Instructions to follow:
Restate, exactly and without pictures, the lines from the start of the listing below through the line holding "Mary Beard, Pompeje. Życie rzymskiego miasta".

Supplied material:

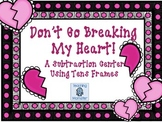 Subtracting with Tens Frames Math Center--Don't Go Breaking My Heart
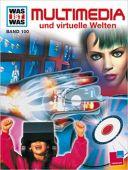 Multimedia und virtuelle Welten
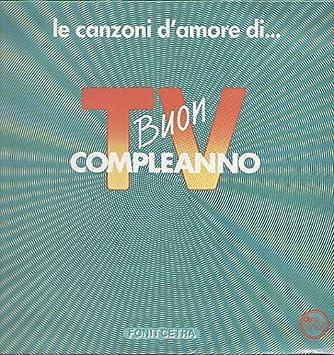 Artists Various   (VINYL LP) Le Canzoni D'Amore Di Buon Compleanno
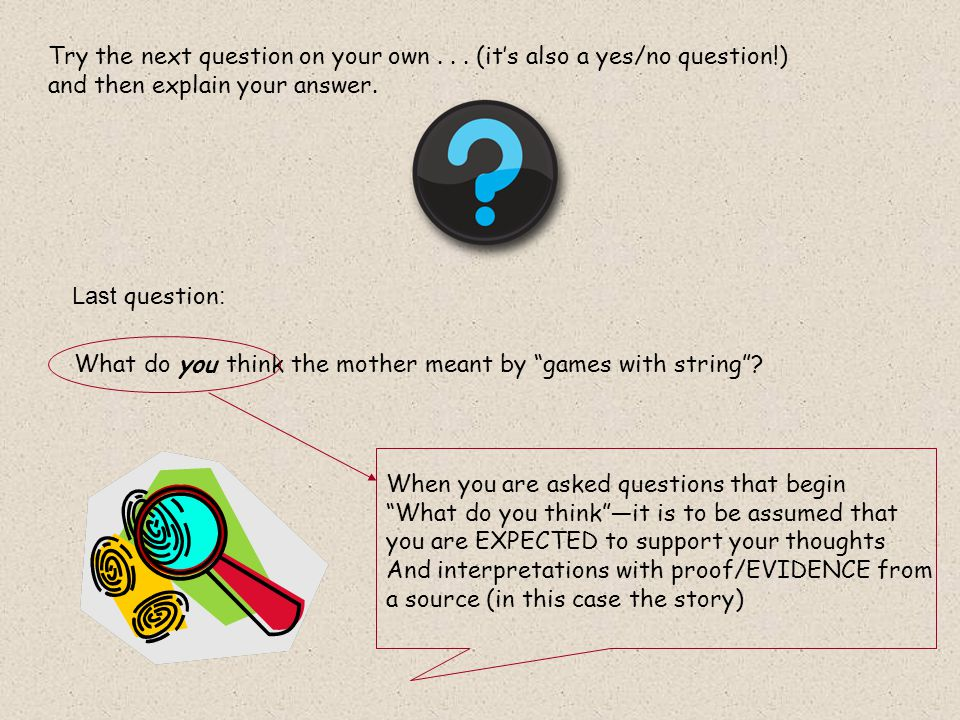 Try the next question on your own... (it's also a yes/no question!) and then explain your answer. Last question : What do you think the mother meant b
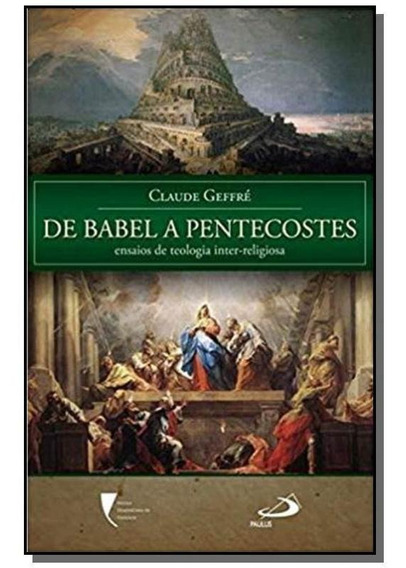 De Babel A Pentecostes - Ensaios De Teologia Inter-religiosa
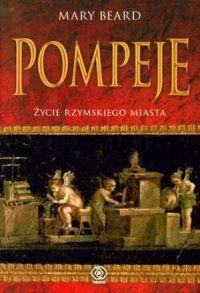 Mary Beard, Pompeje. Życie rzymskiego miasta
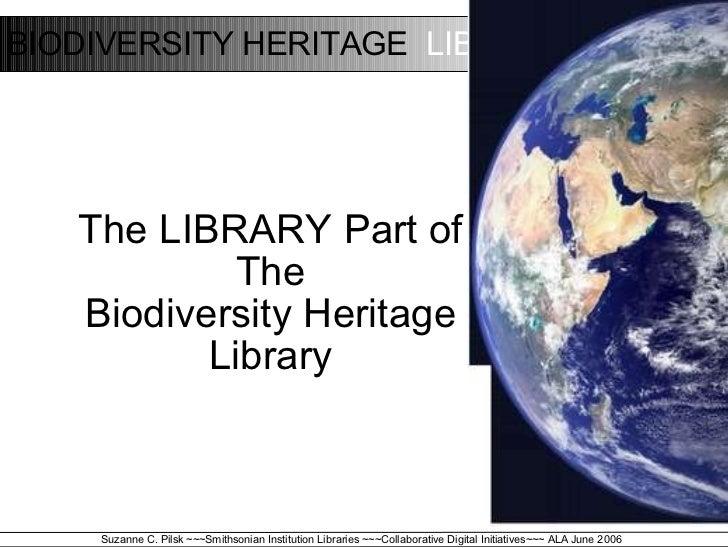 <ul><ul><li>The LIBRARY Part of </li></ul></ul><ul><ul><li>The </li></ul></ul><ul><ul><li>Biodiversity Heritage Library </...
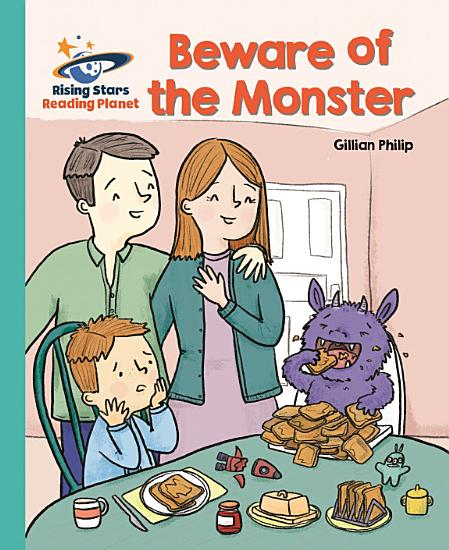 Reading Planet   Beware of the Monster   Turquoise  Galaxy PDF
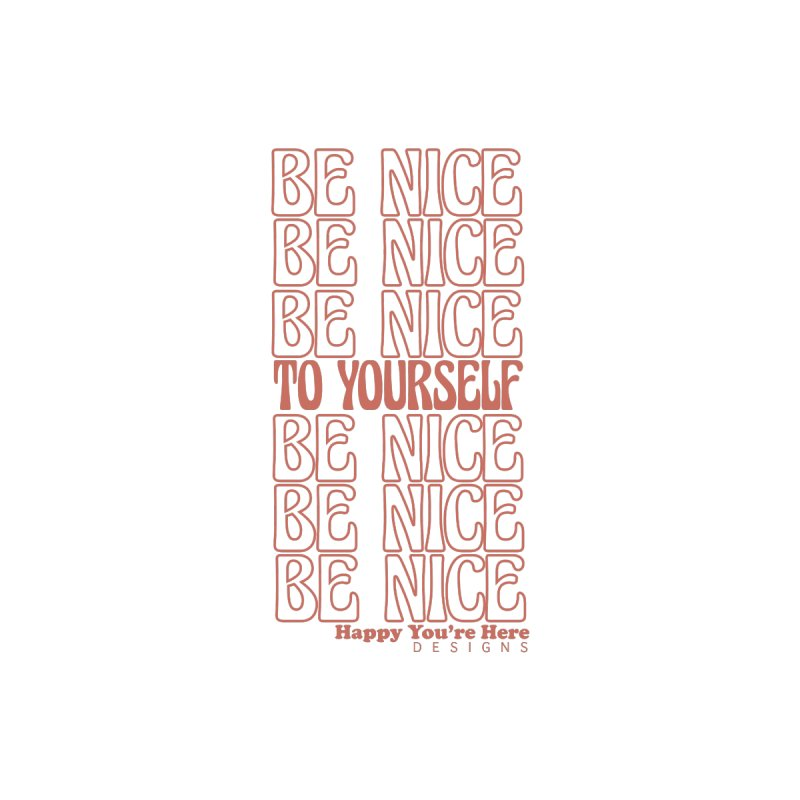 Be Nice Women's T-Shirt by Happy You're Here Artist Shop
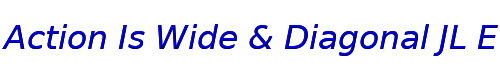 Action Is Wide & Diagonal JL Expanded Italic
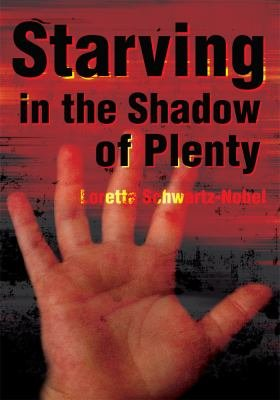 Starving in the Shadow of Plenty PDF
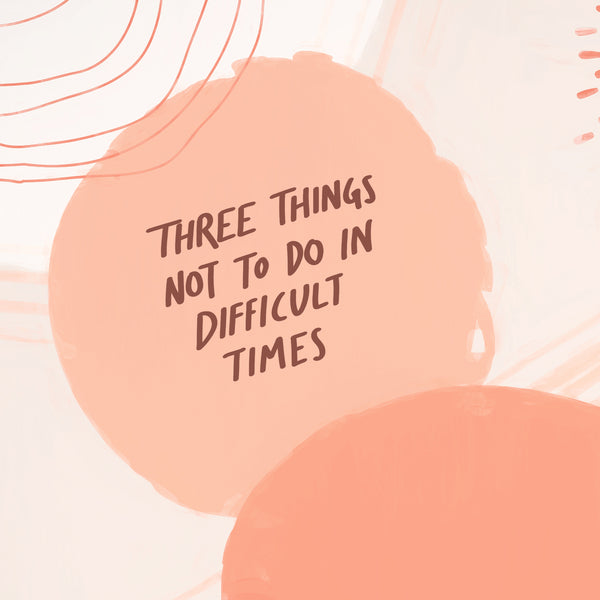 Three Things To Not Do When Times Are Hard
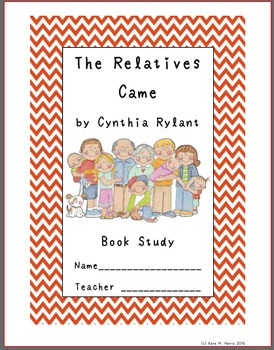 The Relatives Came by Cynthia Rylant Book Study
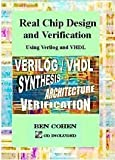 Real Chip Design and Verification Using Verilog and VHDL, , 0970539428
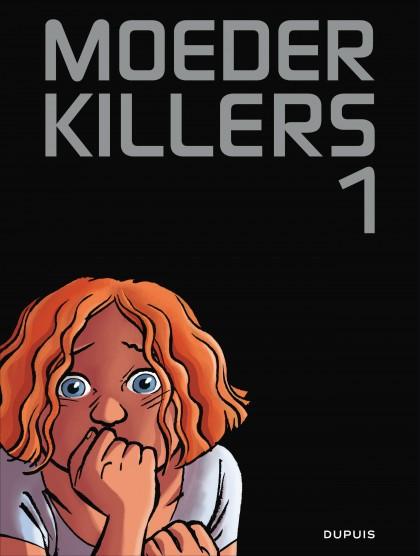 Moederkillers - Moederkillers 1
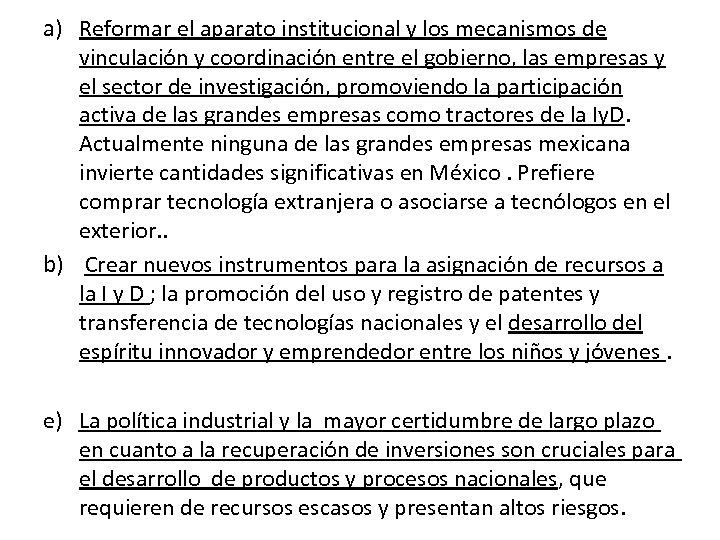 a) Reformar el aparato institucional y los mecanismos de vinculación y coordinación entre el
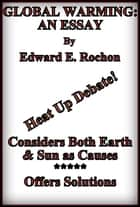 Global Warming: An Essay ebook by Edward E. Rochon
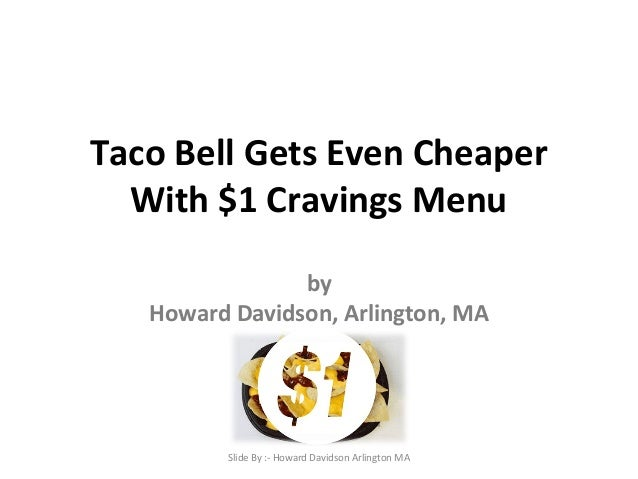 Taco Bell Gets Even Cheaper  With $1 Cravings Menu  by  Howard Davidson, Arlington, MA  Slide By :- Howard Davidson Arling...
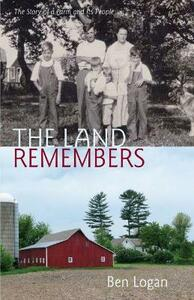 The Land Remembers: A Story of a Farm and Its People - Ben Logan - cover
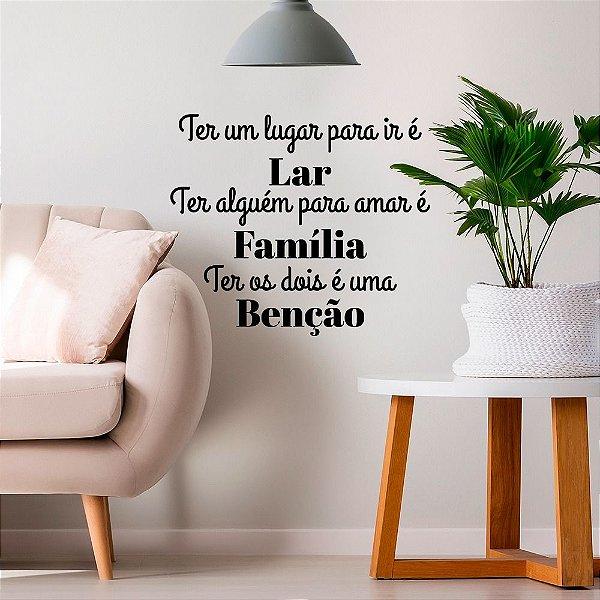 """Adesivo Decorativo Frase """"Lar, Família e Benção"""""""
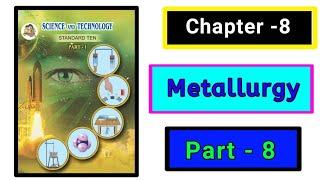 Part-8 ch-8th metallurgy science class 10th new syllabus maharashtra board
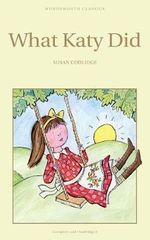 What Katy Did : Wordsworth Children's Classics    - Susan Coolidge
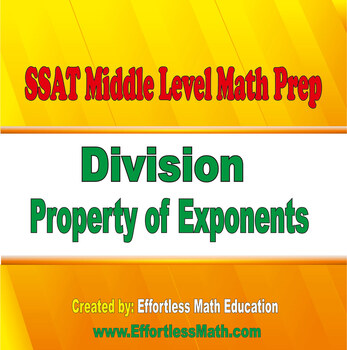 SSAT Middle Level Math Prep: Division Property of Exponents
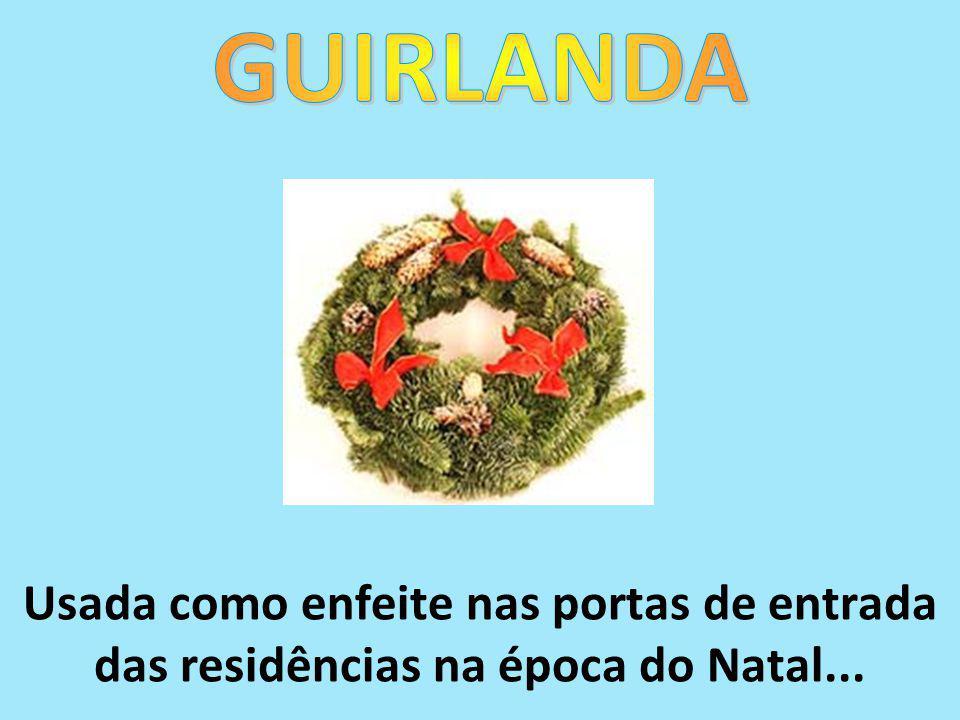 GUIRLANDA Usada como enfeite nas portas de entrada das residências na época do Natal...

Exercise output:
 Subtracting with Tens Frames Math Center--Don't Go Breaking My Heart
 Multimedia und virtuelle Welten
 Artists Various   (VINYL LP) Le Canzoni D'Amore Di Buon Compleanno
 Try the next question on your own... (it's also a yes/no question!) and then explain your answer. Last question : What do you think the mother meant b
 De Babel A Pentecostes - Ensaios De Teologia Inter-religiosa
 Mary Beard, Pompeje. Życie rzymskiego miasta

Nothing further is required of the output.